#### Your objective
As an exercise in exact copying, transcribe the lines below from the one holding "ตอนที่ 20 ฉากไฮไลท์_3" through the last, with both ends included and pictures left out.

◇ ◇ ◇ ◇ ◇

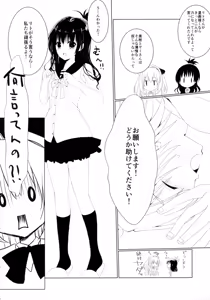 Page 4 of GOLD - preview thumbnail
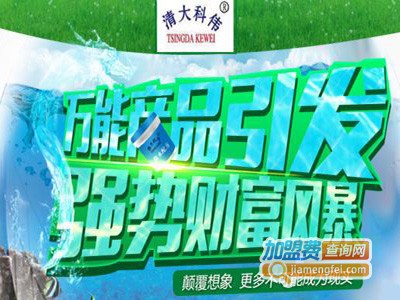 清大科伟防水加盟费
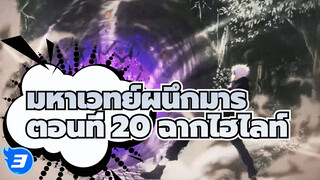 มหาเวทย์ผนึกมาร
ตอนที่ 20 ฉากไฮไลท์_3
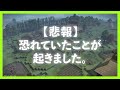 【ビルダーズ2】悲報 ずっと恐れていたことがついに起きてしまいました。【かいたく島VLog # 35】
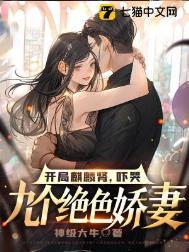 吓哭九个绝色娇妻百科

◇ ◇ ◇ ◇ ◇

#### Answer space
ตอนที่ 20 ฉากไฮไลท์_3
 【ビルダーズ2】悲報 ずっと恐れていたことがついに起きてしまいました。【かいたく島VLog # 35】
 吓哭九个绝色娇妻百科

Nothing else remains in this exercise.